■ Your task ■
Copy each line below word for word and drop every image.

■ Data records ■
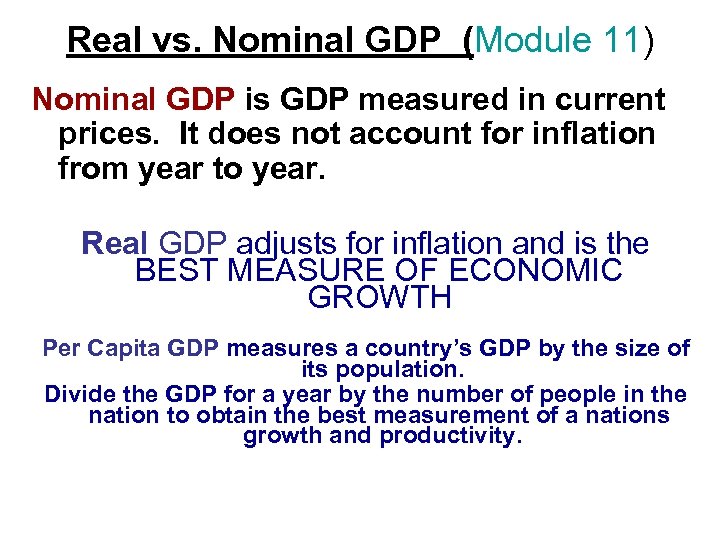 Real vs. Nominal GDP (Module 11)

Nominal GDP is GDP measured in current prices. It does not account for inflation from year to year.

Real GDP adjusts for inflation and is the BEST MEASURE OF ECONOMIC GROWTH

Per Capita GDP measures a country's GDP by the size of its population.

Divide the GDP for a year by the number of people in the nation to obtain the best measurement of a nations growth and productivity.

■ Task result ■
 Real vs. Nominal GDP (Module 11)

Nominal GDP is GDP measured in current prices. It does not account for inflation from year to year.

Real GDP adjusts for inflation and is the BEST MEASURE OF ECONOMIC GROWTH

Per Capita GDP measures a country's GDP by the size of its population.

Divide the GDP for a year by the number of people in the nation to obtain the best measurement of a nations growth and productivity.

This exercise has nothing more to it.